#### Vorliegender Text
============

New York State of Mind
Diese Stadt hat etwas zutiefst Menschliches. Zuletzt war sie die stillste Stadt der USA. Inzwischen ist sie wieder laut, stickig und so was von bunt, lebendig und faszinierend wie eh und je.
Dem New York State of Mind kann sich keiner entziehen. Die Gegensätze in der City sind extrem – sie schwanken zwischen fein und rau, zwischen arm und reich, jung und alt, old-school und mega-hip, banal und sophisticated, bunt und schwarzweiß.
New York City ist die Außergewöhnliche und Unvergleichliche. Kaum eine Stadt auf dieser Welt löst so viele widersprüchliche Emotionen aus. Man liebt sie, man meidet sie, man bewundert sie, begehrt sie, man vermisst sie und schmückt sich mit ihr. Man kann nicht mit ihr und auch nicht ohne sie. Wer einmal hier war, kehrt wieder. Jeder Versuch, diese Stadt auch nur grob zu umreißen, ist zum Scheitern verurteilt. Ich versuche es trotzdem – aus meiner sujektiven Perspektive.
Diese kleine Momentaufnahme von Juni 2022 fokussiert auf wenige Aspekte: unterwegs sein in einer Mega-City, die Stadt von oben genießen, Shopping in dieser besonderen Stadt und das Genißen eines bunten Art-Mix von Musik, Theater und Film – und wie lebt es sich in "Manna-Hatta"? Das Wort bedeutet "hügeliges Land", es wurde von der Urbevölkerung so bezeichnet, bevor Nieuw Amsterdam 1626 von den Niederländern günstig gekauft und 1664 schließlich von den Briten erobert und in New York umbenannt wurde.
Ein Hotel in New York finden
Herrlich. In nur 45 Minuten erreichen wir, nach neun Stunden Flugzeit und der eineinhalbstündigen erschöpfenden Einreiseprozedur am JFK, via Airtrain und Metro ein Hotelzimmer, das kleiner nicht sein könnte. Aber auch nicht entzückender. Daran sollte man sich gewöhnen: Die Hotelzimmer in dieser Stadt haben im Gegensatz zu jenen im Rest des Landes, und ich kenne inzwischen eine Handvoll in New York, meist die Größe eines Schuhkartons – aber immerhin eines für Feinspitze.

============

#### Zu lösende Aufgaben
a: Können Sie den Absatz im Text über New York, der mit „New York City ist die Außergewöhnliche“ beginnt, kürzer fassen und dabei seine wichtigsten Aussagen behalten?
b: Können Sie den Text über New York im Anschluss an seinen letzten Satz fortsetzen?

============

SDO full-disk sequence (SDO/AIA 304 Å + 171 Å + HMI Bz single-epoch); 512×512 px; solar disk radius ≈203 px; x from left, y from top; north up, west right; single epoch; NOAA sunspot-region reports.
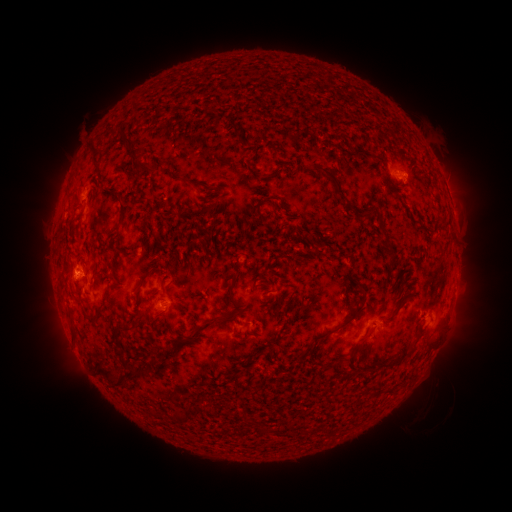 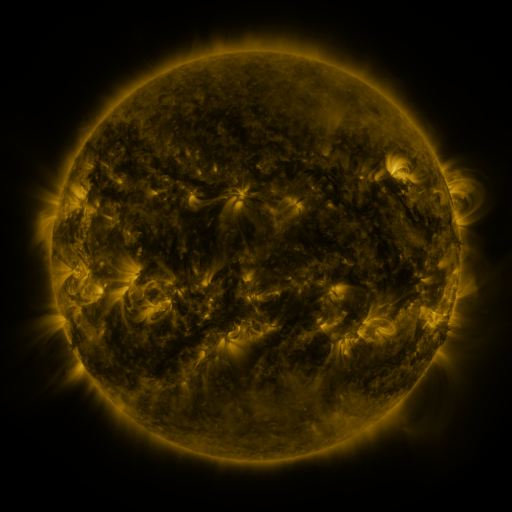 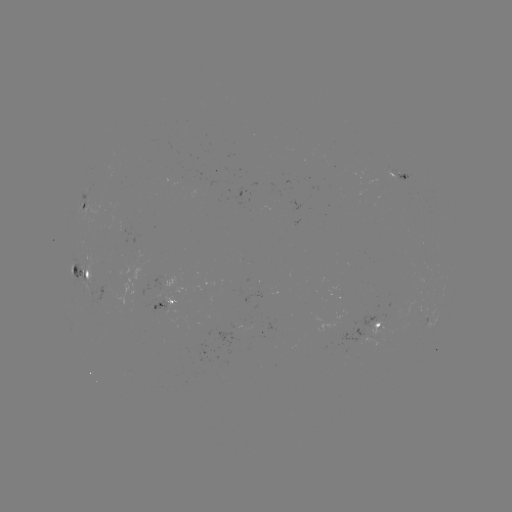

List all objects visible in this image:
spotted active region: (404, 177)
spotted active region: (85, 205)
spotted active region: (86, 272)
spotted active region: (164, 305)
spotted active region: (382, 328)
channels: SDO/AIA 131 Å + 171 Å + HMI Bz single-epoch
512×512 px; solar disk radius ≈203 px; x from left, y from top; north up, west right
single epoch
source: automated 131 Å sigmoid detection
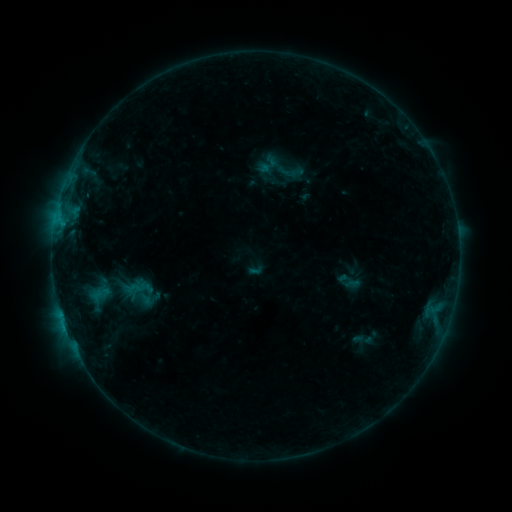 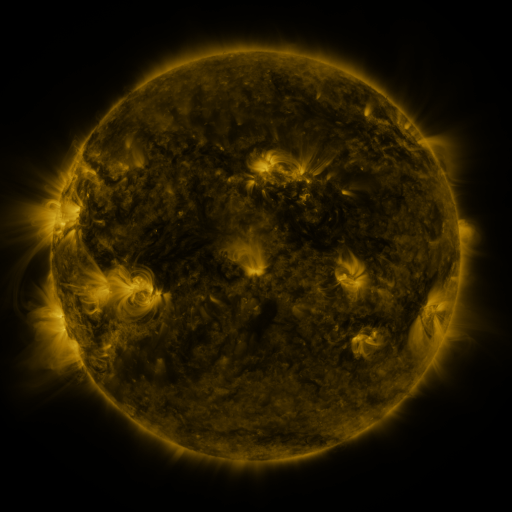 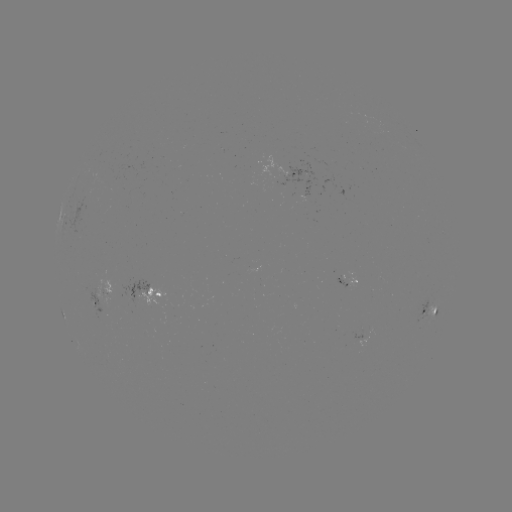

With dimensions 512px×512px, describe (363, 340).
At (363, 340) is sigmoid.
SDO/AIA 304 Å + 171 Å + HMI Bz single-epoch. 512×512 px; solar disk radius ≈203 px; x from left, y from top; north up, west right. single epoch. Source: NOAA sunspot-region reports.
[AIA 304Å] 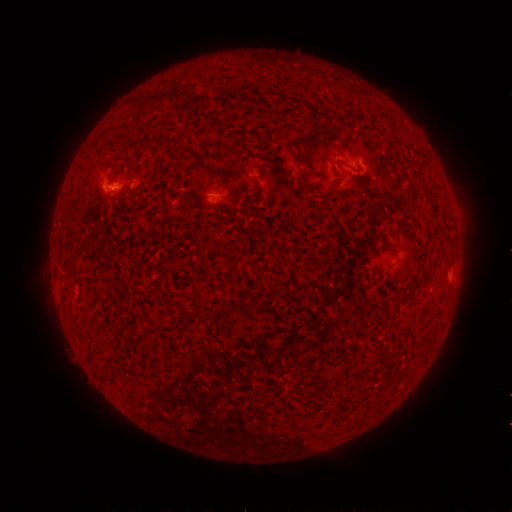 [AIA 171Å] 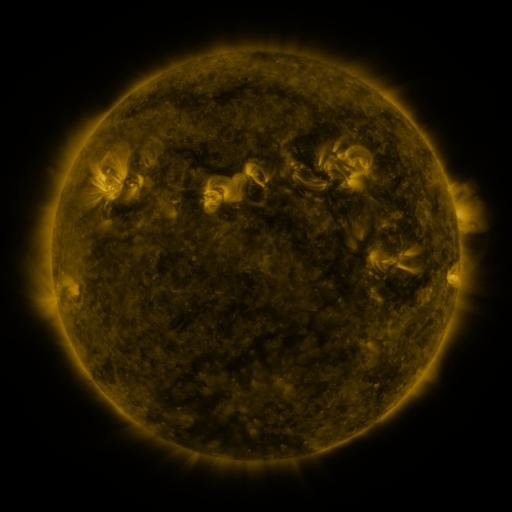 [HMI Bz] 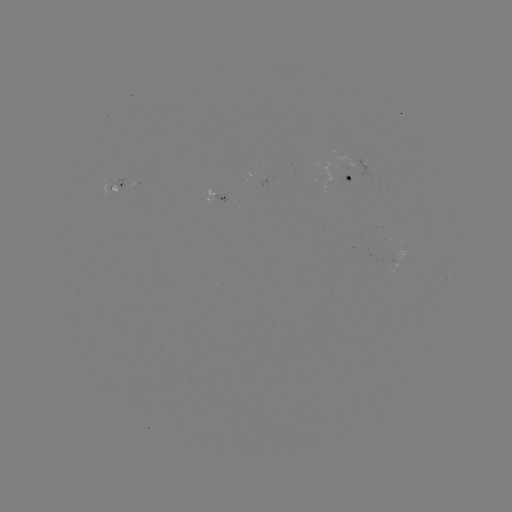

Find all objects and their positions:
spotted active region: (351, 178)
spotted active region: (114, 186)
spotted active region: (217, 199)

============

#### Lösungen zur Übung
a: New York City ist außergewöhnlich und unvergleichlich und löst wie kaum eine andere Stadt widersprüchliche Gefühle aus: Man liebt, meidet, bewundert, begehrt und vermisst sie und schmückt sich mit ihr. Man kann weder mit ihr noch ohne sie, und wer einmal dort war, kommt wieder. Jeder Versuch, die Stadt auch nur grob zu beschreiben, muss scheitern. Ich wage ihn trotzdem, aus meiner subjektiven Perspektive.

b:
Daher, in aller Kleinheit, sehr empfehlenswert: das citizenM Bowery im Süden der bekannten Halbinsel. Eines der zwei citizenM-Hotels in Manhattan – das zweite liegt nahe dem Times Square.
Im 19. Stock findet sich auf knapp fünf Quadratmetern ein Bett mit sensationellem Blick auf Brooklyn Bridge, Lower Eastside, East Village und Chinatown direkt aus einem Riesenfenster, das einer New-York-Tapete ähnelt. In der Duschkabine mit WC kann man sich kaum umdrehen, der Waschtisch ist für Kleinkinder, aber das Lichtdesign, steuerbar über ein iPad, ist sensationell, mit Farbvariationen von Himmelblau bis Rotlichtrot.
Die wahren Highlights des Hotels: das Frühstück mit perfektem Barista-Kaffee im wunderbar artistisch gestalteten Untergeschoß auf Stockwerk minus 1 und die Bar cloudM (Achtung echter Geheimtipp!) im 20. Stockwerk. Es gibt kaum gediegenere und günstigere Bars in Manhattan: Outdoor wie indoor sitzt man mit Blick auf die glitzernde Skyline in der Ferne. Unten hupen und quetschen sich die Autos im ewigen Stau durch die Lower Eastside. Oben blickt man aus gemütlicher Entfernung in alle Himmelsrichtungen auf Wolkenkratzer und genießt ein paar Oliven und ein Cider für nur acht Dollar, eine Okkasion.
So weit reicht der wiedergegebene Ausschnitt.